I'm encountering an issue while reading date columns from an Excel file into a Pandas DataFrame. The date values in my Excel sheet are formatted as DD-MM-YYYY (e.g., 05-03-2024), but when I use pd.read_excel, Pandas interprets these values as datetime objects and appends 00:00:00, resulting in output like this:
Actual Delivery Date
0 2024-03-05 00:00:00
1 2024-03-05 00:00:00
2 2024-03-05 00:00:00
3 2024-03-05 00:00:00
I've tried the following approaches without success:
Using dtype=str when reading the Excel file. Explicitly converting the date column to strings after loading.
import pandas as pd
def load_excel_sheet(file_path, sheet_name):
excel_file = pd.ExcelFile(file_path, engine='openpyxl')
df_pandas = pd.read_excel(excel_file, sheet_name=sheet_name, dtype=str)

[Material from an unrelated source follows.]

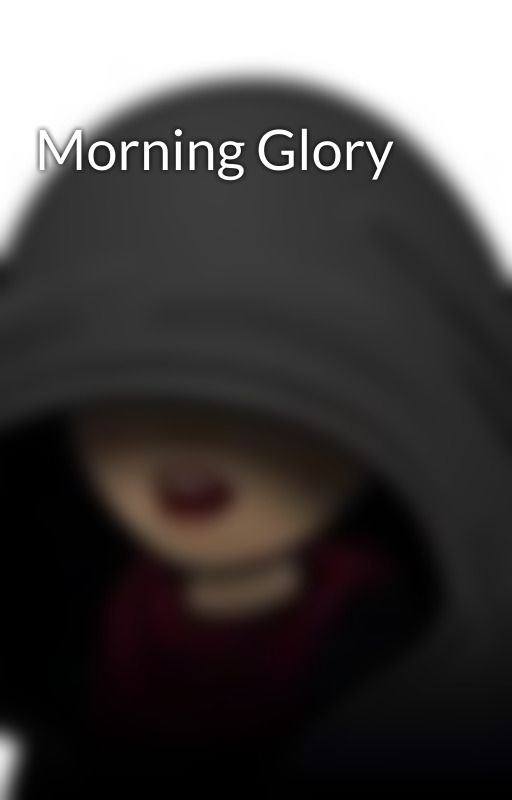 Morning Glory by Legos21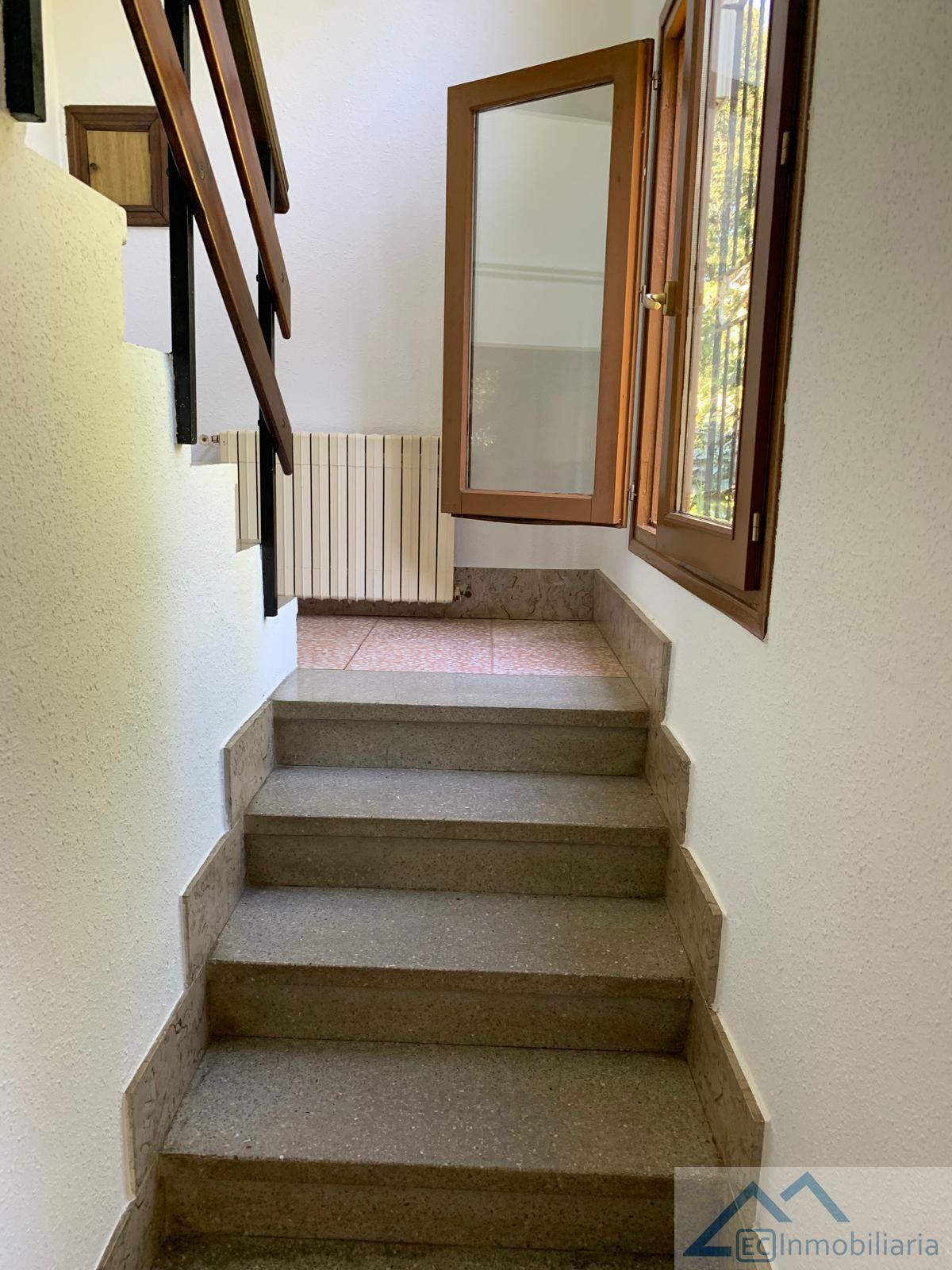 Escalera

# Explicitly convert specific date columns to strings
for col in df_pandas.columns:
if df_pandas[col].dtype == 'datetime64[ns]':
df_pandas[col] = df_pandas[col].astype(str)
return df_pandas
def process_data_quality_checks(file_path, sheet_name):
df = load_excel_sheet(file_path, sheet_name)
for col in df.columns:
if not all(isinstance(x, str) for x in df[col]):
print(f"Column {col} has non-string data")
else:
print(f"Column {col} is all strings")
return df
file_path = r"path_to_your_excel_file.xlsx"
sheet_name = 'Sheet1'
df = process_data_quality_checks(file_path, sheet_name)
print(df.head())
Despite these efforts, my date columns still appear in the DataFrame with 00:00:00 appended. How can I ensure that Pandas reads these date values strictly as strings without any additional time information?